Uit Wikipedia, de vrije encyclopedie
Rudolf Lipschitz

Rudolf Otto Sigismund Lipschitz (Koningsbergen, 14 mei 1832 - Bonn, 7 oktober 1903) was een Duitse wiskundige.

Lipschitz begon zijn studie wiskunde in 1847 aan de Universiteit van Königsberg. Later ging hij naar Berlijn en in 1853 behaalde hij zijn doctoraat bij Johann Dirichlet en Martin Ohm. Vanaf 1857 was hij privaatdocent aan de Berlijn, In hetzelfde jaar trouwde hij met Ida Pasha. 1862 werd hij benoemd tot buitengewoon hoogleraar aan de Universiteit van Breslau. 1864 kreeg hij een vaste leerstoel aan de Universiteit van Bonn.
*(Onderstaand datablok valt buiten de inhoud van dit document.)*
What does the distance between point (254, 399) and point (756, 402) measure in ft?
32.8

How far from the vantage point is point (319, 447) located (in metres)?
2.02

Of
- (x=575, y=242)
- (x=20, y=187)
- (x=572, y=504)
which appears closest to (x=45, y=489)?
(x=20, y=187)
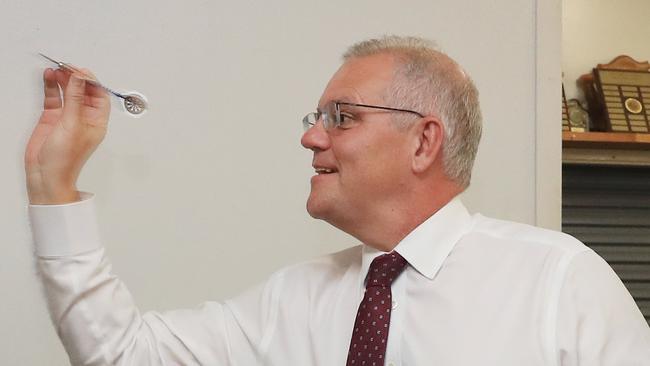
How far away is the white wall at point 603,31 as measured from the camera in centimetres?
281

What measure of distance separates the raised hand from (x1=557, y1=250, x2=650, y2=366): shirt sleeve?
0.78m

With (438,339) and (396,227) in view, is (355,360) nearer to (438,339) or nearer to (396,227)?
(438,339)

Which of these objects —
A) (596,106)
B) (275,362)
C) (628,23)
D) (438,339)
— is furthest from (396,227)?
(628,23)

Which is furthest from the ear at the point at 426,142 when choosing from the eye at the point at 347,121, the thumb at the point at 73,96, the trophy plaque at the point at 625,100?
the trophy plaque at the point at 625,100

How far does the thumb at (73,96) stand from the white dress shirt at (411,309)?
14 cm

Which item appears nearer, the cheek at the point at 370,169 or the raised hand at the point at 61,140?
the raised hand at the point at 61,140

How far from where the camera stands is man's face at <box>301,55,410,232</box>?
1340 millimetres

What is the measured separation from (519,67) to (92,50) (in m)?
1.02

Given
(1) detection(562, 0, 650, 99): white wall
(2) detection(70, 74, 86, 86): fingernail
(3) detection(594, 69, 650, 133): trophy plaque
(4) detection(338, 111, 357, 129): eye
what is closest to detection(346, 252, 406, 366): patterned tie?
(4) detection(338, 111, 357, 129): eye

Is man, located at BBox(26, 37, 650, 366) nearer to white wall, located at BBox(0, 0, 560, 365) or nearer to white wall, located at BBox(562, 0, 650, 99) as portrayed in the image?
white wall, located at BBox(0, 0, 560, 365)

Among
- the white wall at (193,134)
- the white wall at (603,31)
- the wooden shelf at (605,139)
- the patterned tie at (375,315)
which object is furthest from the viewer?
the white wall at (603,31)

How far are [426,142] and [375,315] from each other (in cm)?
32

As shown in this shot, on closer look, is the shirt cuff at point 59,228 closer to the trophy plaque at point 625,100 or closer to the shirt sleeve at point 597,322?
the shirt sleeve at point 597,322

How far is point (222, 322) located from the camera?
56.4 inches
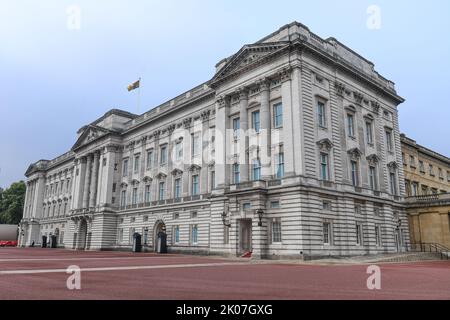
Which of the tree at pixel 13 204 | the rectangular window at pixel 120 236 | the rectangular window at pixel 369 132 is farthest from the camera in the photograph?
the tree at pixel 13 204

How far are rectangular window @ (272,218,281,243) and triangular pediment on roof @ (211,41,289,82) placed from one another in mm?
15857

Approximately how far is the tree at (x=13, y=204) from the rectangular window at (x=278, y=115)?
4025 inches

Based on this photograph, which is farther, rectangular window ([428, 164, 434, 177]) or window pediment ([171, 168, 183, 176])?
rectangular window ([428, 164, 434, 177])

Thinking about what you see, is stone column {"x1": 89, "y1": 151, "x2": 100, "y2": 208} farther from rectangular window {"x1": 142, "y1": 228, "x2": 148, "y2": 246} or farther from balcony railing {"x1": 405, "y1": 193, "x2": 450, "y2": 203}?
balcony railing {"x1": 405, "y1": 193, "x2": 450, "y2": 203}

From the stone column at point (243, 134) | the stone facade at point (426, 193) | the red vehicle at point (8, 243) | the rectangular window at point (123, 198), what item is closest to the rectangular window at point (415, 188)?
the stone facade at point (426, 193)

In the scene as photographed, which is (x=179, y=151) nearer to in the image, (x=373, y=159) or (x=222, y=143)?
(x=222, y=143)

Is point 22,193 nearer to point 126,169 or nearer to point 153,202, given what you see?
point 126,169

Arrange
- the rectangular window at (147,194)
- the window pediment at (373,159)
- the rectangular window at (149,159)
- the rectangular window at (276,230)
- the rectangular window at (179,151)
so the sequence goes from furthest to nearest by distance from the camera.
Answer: the rectangular window at (149,159)
the rectangular window at (147,194)
the rectangular window at (179,151)
the window pediment at (373,159)
the rectangular window at (276,230)

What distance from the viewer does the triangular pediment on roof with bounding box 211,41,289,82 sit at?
37.4 meters

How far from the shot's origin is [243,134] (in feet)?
130

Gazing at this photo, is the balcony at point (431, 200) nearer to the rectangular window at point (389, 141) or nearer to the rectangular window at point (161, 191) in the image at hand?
the rectangular window at point (389, 141)

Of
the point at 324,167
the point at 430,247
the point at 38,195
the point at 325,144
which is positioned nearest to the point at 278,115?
the point at 325,144

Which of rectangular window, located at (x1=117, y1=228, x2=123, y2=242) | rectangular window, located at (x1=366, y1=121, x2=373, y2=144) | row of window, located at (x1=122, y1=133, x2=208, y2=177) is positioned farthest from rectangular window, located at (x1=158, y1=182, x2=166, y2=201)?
rectangular window, located at (x1=366, y1=121, x2=373, y2=144)

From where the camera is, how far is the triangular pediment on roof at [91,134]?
65294 millimetres
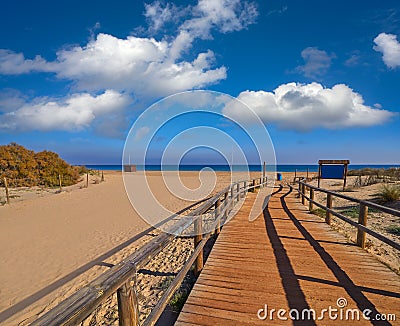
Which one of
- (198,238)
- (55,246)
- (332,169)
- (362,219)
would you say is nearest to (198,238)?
(198,238)

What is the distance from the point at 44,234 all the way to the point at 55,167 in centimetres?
1722

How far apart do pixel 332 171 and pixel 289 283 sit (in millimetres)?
14443

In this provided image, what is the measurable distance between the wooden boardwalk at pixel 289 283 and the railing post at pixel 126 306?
3.25ft

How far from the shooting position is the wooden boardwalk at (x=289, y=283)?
105 inches

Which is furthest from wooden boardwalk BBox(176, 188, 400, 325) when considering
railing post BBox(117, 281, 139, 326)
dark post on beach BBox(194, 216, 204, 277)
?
railing post BBox(117, 281, 139, 326)

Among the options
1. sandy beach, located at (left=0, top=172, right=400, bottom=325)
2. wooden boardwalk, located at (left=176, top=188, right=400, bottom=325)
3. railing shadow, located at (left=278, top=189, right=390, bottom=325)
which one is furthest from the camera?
sandy beach, located at (left=0, top=172, right=400, bottom=325)

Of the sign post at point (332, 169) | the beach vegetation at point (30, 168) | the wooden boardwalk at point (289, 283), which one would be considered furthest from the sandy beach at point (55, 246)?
the sign post at point (332, 169)

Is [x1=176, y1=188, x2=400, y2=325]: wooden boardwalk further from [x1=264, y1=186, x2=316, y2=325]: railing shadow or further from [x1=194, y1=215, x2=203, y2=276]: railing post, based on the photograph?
[x1=194, y1=215, x2=203, y2=276]: railing post

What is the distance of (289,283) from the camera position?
10.9 feet

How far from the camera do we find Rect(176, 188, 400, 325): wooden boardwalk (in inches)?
105

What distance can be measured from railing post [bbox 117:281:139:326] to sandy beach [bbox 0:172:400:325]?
8.72 feet

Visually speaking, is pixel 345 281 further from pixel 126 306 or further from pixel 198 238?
pixel 126 306

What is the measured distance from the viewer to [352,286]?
3.22m

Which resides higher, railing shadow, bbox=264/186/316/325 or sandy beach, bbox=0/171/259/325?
railing shadow, bbox=264/186/316/325
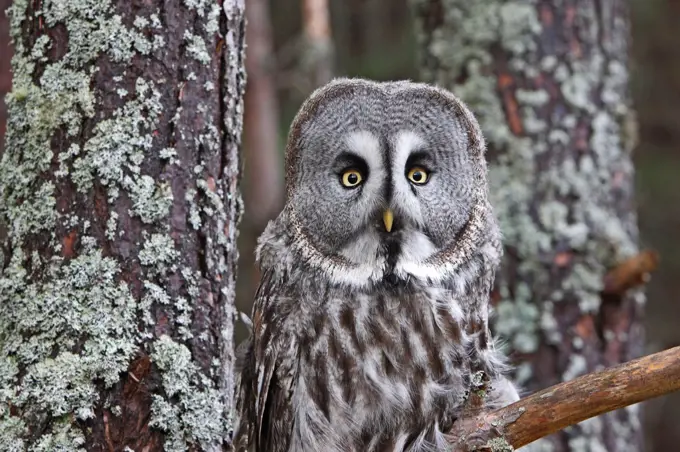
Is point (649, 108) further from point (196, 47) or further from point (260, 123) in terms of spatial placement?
point (196, 47)

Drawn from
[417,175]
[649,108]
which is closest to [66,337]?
[417,175]

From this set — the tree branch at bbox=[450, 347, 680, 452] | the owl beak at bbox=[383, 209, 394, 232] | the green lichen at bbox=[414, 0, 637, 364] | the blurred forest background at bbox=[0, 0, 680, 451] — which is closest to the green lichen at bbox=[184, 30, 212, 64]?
the owl beak at bbox=[383, 209, 394, 232]

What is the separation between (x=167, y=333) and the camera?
2.22m

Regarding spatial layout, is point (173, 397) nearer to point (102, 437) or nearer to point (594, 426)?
point (102, 437)

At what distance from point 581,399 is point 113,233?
1121 millimetres

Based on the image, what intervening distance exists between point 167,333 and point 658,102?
708 cm

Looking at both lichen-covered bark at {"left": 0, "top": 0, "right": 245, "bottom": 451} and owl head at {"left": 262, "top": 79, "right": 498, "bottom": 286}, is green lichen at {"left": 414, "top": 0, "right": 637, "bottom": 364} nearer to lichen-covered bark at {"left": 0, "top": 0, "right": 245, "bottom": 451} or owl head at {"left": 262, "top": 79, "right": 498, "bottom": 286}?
owl head at {"left": 262, "top": 79, "right": 498, "bottom": 286}

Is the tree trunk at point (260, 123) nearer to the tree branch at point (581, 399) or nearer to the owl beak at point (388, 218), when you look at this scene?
the owl beak at point (388, 218)

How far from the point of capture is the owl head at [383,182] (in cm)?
260

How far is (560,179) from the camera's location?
3.64 m

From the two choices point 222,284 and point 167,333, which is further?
point 222,284

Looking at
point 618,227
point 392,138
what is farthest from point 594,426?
point 392,138

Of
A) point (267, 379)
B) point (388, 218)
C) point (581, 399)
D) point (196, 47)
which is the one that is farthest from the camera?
point (267, 379)


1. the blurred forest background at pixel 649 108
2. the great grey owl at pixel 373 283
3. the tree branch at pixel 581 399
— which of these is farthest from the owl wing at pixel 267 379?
the blurred forest background at pixel 649 108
Daar was Felix Klein eerst een van zijn studenten en later enige tijd zijn assistent.

Lipschitz werkte op een breed scala van terreinen, zowel op het gebied van de zuivere als de toegepaste wiskunde: getaltheorie, algebra's met involuties, analyse, differentiaalmeetkunde en de klassieke mechanica. Hij werd in het bijzonder bekend door zijn Leerboek van de analyse (2 delen, Bonn 1877 en 1880). Vandaag de dag nog van bijzonder belang is het door hem ontwikkelde begrip van de Lipschitz-continuïteit. Ook heeft hij onderzoek gedaan op het gebied van de differentiaalvormen en de mechanica, met name de Hamilton-Jacobi methode voor het oplossen van bewegingsvergelijkingen. Daarnaast is een convergentiecriterium voor Fourierreeksen naar hem genoemd.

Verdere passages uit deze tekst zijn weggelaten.